— EXERCISE DETAILS —
Restate the listing below word for word, pictures excluded.
** Opening EXCERPTED RECORDS block **
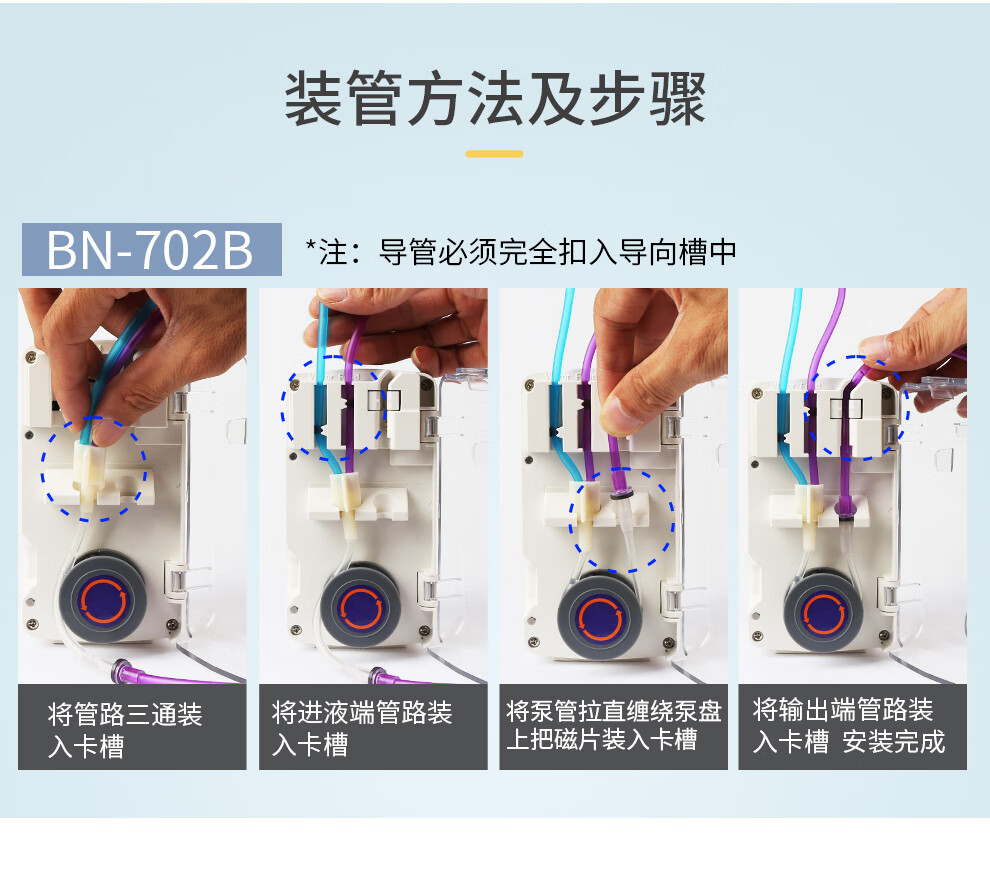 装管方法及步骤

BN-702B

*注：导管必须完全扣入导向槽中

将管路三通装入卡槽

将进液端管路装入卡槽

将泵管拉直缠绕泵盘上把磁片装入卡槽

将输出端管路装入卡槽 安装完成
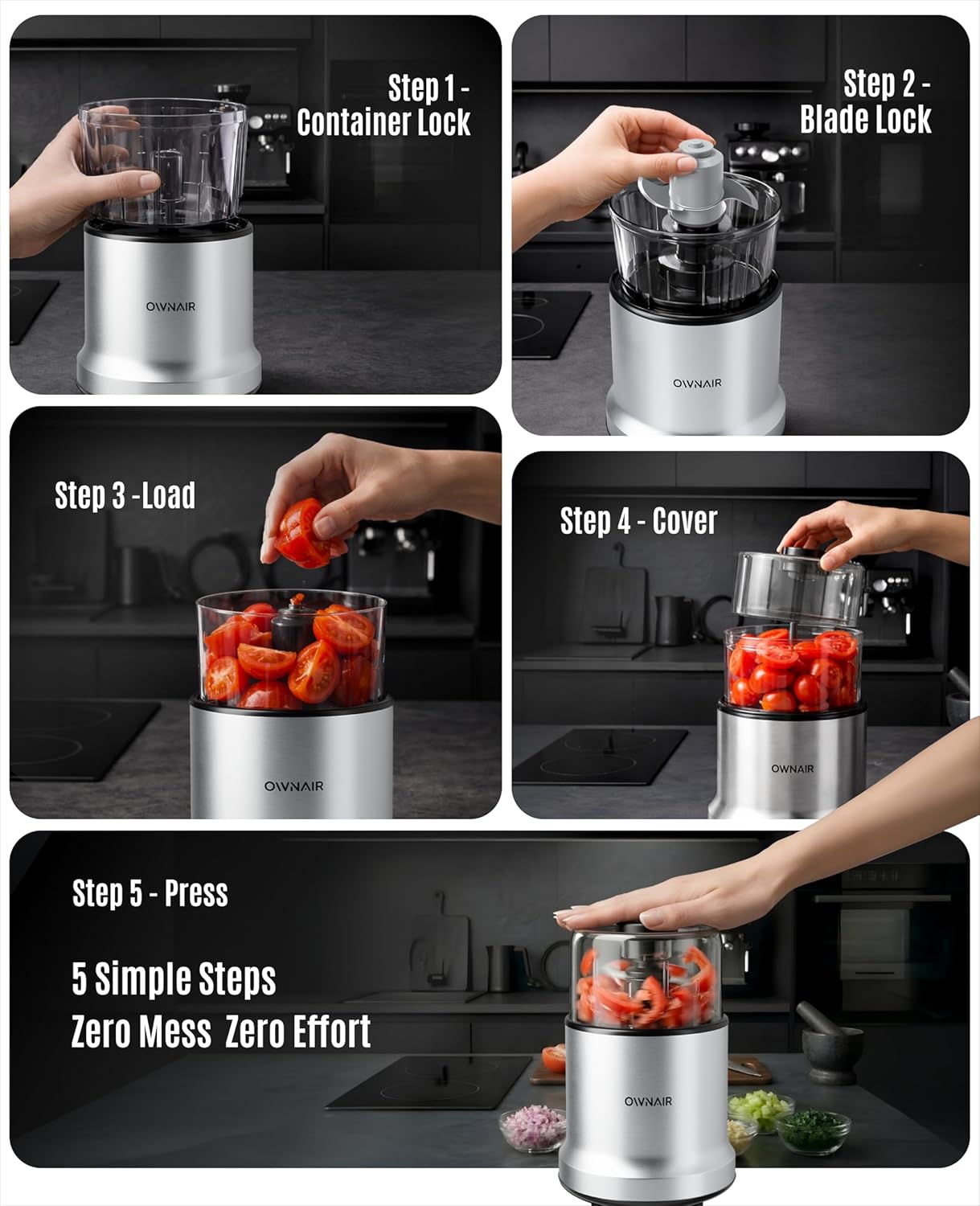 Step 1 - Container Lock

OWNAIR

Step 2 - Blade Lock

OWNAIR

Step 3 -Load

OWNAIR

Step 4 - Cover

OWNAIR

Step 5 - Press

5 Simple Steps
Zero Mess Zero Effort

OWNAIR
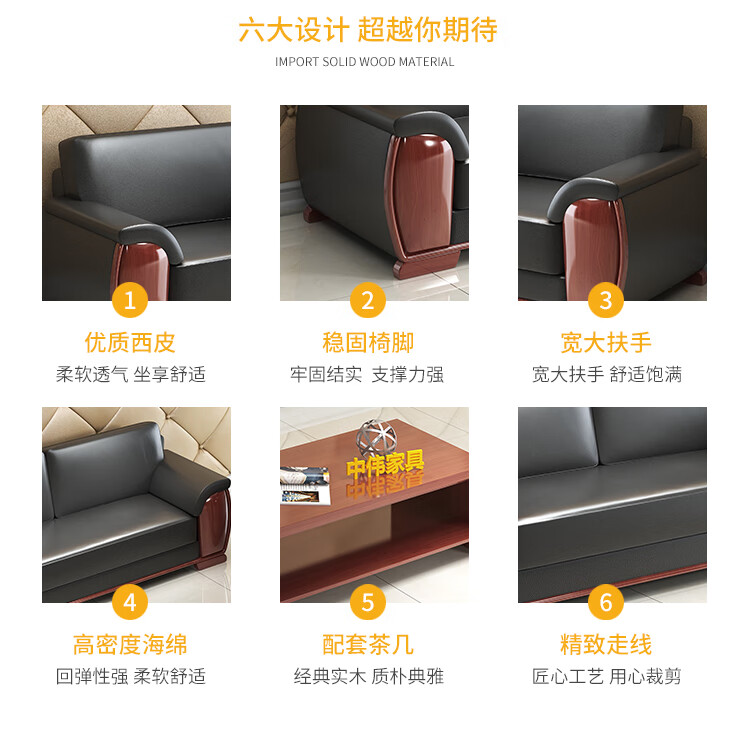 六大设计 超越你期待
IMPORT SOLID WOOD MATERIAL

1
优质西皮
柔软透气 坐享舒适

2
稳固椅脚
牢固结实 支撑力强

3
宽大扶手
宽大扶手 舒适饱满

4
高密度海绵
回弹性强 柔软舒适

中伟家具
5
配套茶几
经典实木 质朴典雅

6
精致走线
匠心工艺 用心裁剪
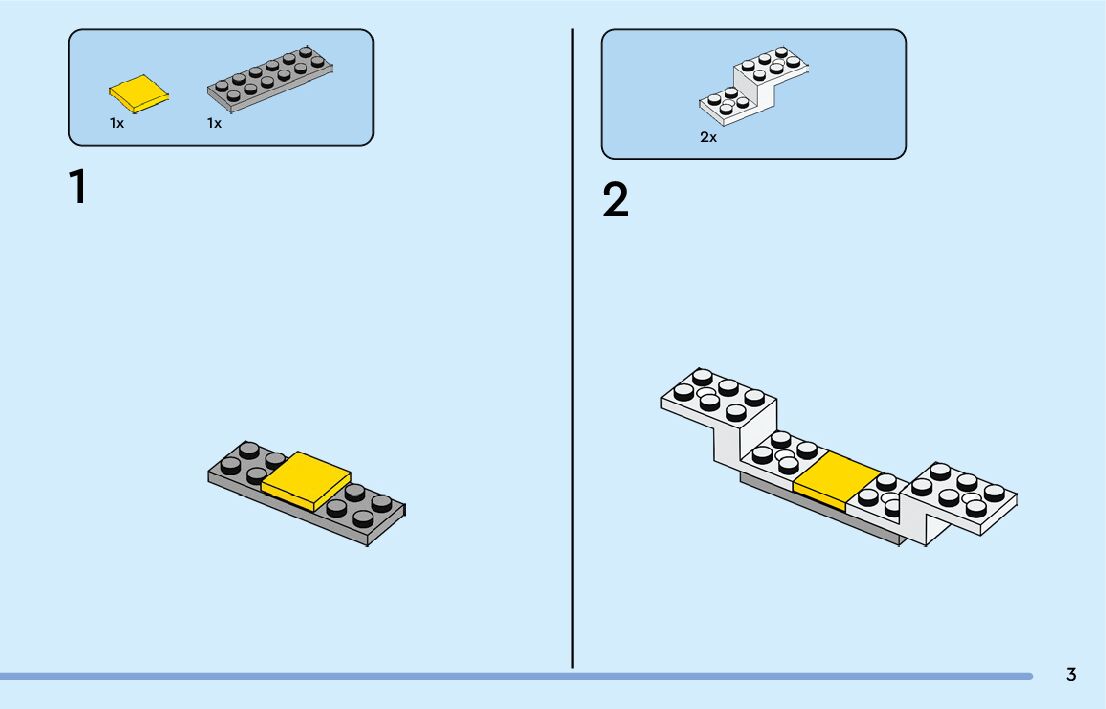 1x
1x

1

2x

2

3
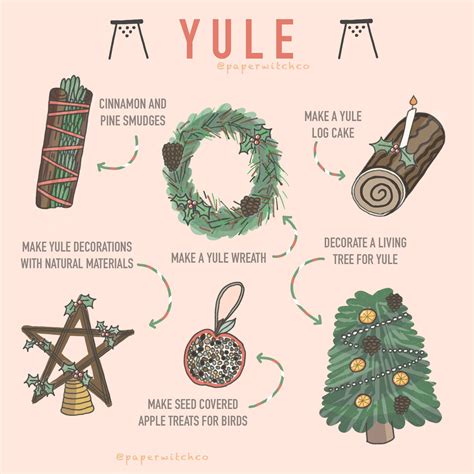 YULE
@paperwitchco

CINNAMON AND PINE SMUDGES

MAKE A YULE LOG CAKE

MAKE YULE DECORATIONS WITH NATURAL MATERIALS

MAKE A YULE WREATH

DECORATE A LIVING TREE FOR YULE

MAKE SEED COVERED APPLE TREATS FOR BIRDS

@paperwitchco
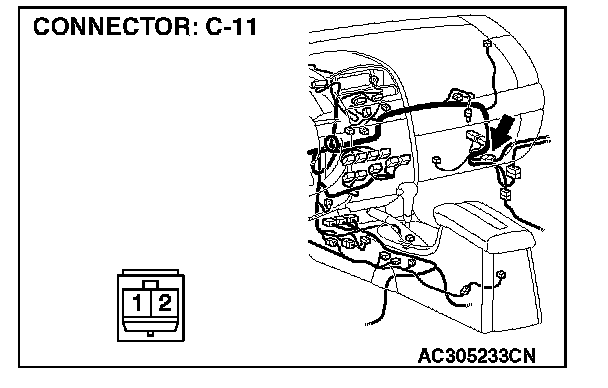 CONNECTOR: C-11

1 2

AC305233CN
** Closing EXCERPTED RECORDS block **
— TASK RESULT —
 装管方法及步骤

BN-702B

*注：导管必须完全扣入导向槽中

将管路三通装入卡槽

将进液端管路装入卡槽

将泵管拉直缠绕泵盘上把磁片装入卡槽

将输出端管路装入卡槽 安装完成
 Step 1 - Container Lock

OWNAIR

Step 2 - Blade Lock

OWNAIR

Step 3 -Load

OWNAIR

Step 4 - Cover

OWNAIR

Step 5 - Press

5 Simple Steps
Zero Mess Zero Effort

OWNAIR
 六大设计 超越你期待
IMPORT SOLID WOOD MATERIAL

1
优质西皮
柔软透气 坐享舒适

2
稳固椅脚
牢固结实 支撑力强

3
宽大扶手
宽大扶手 舒适饱满

4
高密度海绵
回弹性强 柔软舒适

中伟家具
5
配套茶几
经典实木 质朴典雅

6
精致走线
匠心工艺 用心裁剪
 1x
1x

1

2x

2

3
 YULE
@paperwitchco

CINNAMON AND PINE SMUDGES

MAKE A YULE LOG CAKE

MAKE YULE DECORATIONS WITH NATURAL MATERIALS

MAKE A YULE WREATH

DECORATE A LIVING TREE FOR YULE

MAKE SEED COVERED APPLE TREATS FOR BIRDS

@paperwitchco
 CONNECTOR: C-11

1 2

AC305233CN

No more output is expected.